▶ **PROBLEM DESCRIPTION**
Scan the entries below for the word "displacement" and copy every line where it turns up.

[Records contained in a dataset]

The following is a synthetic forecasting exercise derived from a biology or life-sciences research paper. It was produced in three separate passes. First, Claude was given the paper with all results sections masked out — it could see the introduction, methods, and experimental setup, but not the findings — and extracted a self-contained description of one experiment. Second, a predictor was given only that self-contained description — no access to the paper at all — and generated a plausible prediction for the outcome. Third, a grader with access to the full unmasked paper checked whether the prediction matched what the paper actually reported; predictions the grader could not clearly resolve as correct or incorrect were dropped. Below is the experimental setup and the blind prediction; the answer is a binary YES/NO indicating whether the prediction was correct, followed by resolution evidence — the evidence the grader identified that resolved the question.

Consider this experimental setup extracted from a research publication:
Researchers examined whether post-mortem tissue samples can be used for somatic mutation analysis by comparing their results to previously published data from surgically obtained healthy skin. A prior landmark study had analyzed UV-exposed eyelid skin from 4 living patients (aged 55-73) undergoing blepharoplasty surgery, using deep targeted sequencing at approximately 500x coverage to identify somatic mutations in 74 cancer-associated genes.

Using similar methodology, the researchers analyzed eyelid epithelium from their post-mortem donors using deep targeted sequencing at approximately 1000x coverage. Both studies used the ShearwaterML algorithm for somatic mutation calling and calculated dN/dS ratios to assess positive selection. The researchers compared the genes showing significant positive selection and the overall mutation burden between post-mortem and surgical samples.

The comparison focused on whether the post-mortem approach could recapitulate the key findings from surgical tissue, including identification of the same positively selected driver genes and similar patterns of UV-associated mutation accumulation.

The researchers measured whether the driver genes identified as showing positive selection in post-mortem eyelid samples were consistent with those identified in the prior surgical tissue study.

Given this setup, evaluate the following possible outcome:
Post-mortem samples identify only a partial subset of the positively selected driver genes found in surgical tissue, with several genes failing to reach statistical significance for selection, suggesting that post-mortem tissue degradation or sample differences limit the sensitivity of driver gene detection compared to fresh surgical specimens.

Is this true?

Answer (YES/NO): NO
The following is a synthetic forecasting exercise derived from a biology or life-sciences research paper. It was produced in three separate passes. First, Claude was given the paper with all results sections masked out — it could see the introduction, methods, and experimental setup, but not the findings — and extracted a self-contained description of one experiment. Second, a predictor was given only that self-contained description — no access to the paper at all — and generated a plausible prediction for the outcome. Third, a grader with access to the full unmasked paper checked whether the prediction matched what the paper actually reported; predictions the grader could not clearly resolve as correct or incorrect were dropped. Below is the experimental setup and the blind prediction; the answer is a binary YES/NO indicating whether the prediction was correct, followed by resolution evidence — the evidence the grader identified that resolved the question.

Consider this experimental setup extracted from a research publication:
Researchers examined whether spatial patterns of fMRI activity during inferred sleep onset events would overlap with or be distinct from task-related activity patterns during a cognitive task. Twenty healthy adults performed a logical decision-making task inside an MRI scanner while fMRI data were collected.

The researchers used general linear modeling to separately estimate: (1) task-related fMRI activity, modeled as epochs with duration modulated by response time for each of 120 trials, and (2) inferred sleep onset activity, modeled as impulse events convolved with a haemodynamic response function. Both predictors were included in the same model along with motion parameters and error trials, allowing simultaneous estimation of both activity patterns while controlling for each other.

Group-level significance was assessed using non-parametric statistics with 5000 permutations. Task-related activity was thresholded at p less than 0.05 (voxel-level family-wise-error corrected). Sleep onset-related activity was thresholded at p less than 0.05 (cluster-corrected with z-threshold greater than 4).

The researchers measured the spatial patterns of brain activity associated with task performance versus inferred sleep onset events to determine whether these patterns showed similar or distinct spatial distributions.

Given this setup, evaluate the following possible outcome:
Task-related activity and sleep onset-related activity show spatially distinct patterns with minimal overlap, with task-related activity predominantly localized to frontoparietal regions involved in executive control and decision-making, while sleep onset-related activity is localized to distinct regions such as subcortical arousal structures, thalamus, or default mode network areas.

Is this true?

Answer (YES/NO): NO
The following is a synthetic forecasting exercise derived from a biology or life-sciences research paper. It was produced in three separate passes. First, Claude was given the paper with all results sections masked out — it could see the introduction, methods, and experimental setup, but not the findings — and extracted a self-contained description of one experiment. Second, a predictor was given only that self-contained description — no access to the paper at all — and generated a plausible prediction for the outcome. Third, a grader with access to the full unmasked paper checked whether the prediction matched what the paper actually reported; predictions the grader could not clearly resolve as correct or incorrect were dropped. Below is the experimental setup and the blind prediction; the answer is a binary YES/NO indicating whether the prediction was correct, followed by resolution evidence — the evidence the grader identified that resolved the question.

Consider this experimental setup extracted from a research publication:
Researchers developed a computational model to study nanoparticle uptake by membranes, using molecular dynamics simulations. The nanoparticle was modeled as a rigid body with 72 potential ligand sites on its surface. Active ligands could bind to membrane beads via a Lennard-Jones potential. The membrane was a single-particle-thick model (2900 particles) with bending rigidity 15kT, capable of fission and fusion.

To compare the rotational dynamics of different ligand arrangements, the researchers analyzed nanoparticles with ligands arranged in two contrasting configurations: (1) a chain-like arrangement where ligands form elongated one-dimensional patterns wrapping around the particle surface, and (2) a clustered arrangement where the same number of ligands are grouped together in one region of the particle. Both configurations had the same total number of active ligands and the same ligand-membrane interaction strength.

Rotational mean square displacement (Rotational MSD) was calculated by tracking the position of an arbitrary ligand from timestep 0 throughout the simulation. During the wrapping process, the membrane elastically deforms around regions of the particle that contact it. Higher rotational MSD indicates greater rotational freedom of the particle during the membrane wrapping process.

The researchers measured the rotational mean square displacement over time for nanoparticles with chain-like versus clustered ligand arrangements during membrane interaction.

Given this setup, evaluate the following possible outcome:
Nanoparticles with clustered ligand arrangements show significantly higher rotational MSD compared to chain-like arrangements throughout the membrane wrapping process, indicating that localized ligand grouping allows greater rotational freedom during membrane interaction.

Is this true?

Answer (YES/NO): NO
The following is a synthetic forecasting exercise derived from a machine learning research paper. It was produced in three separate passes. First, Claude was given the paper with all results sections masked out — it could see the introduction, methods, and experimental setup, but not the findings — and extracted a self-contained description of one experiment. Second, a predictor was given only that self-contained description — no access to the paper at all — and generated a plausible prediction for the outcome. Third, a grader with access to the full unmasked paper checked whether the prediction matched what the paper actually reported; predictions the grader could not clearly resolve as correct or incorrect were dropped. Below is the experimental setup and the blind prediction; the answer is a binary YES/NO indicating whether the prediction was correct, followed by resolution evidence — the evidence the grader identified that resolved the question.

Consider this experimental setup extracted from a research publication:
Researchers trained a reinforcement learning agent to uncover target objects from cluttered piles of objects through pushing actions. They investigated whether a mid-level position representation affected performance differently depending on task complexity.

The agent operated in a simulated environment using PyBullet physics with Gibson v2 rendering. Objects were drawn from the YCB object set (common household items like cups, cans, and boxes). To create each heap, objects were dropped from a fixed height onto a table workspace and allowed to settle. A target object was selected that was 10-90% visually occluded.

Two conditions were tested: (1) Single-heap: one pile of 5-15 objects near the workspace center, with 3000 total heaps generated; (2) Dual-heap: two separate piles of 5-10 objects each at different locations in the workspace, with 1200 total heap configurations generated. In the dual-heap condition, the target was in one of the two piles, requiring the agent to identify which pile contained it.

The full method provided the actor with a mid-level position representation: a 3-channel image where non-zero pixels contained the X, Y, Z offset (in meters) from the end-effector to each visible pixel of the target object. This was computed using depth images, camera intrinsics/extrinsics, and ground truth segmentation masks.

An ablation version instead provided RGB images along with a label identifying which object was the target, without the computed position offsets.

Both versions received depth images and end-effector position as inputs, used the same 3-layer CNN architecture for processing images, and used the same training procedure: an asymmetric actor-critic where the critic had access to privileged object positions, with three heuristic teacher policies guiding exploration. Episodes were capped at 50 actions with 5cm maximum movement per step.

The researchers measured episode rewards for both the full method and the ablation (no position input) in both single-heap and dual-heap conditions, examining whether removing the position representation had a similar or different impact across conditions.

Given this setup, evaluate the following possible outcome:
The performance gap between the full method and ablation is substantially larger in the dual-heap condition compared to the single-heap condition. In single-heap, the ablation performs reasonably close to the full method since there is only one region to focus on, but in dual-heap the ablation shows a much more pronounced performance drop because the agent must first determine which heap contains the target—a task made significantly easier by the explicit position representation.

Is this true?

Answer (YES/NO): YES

▶ **TASK ANSWER**
Rotational mean square displacement (Rotational MSD) was calculated by tracking the position of an arbitrary ligand from timestep 0 throughout the simulation. During the wrapping process, the membrane elastically deforms around regions of the particle that contact it. Higher rotational MSD indicates greater rotational freedom of the particle during the membrane wrapping process.
The researchers measured the rotational mean square displacement over time for nanoparticles with chain-like versus clustered ligand arrangements during membrane interaction.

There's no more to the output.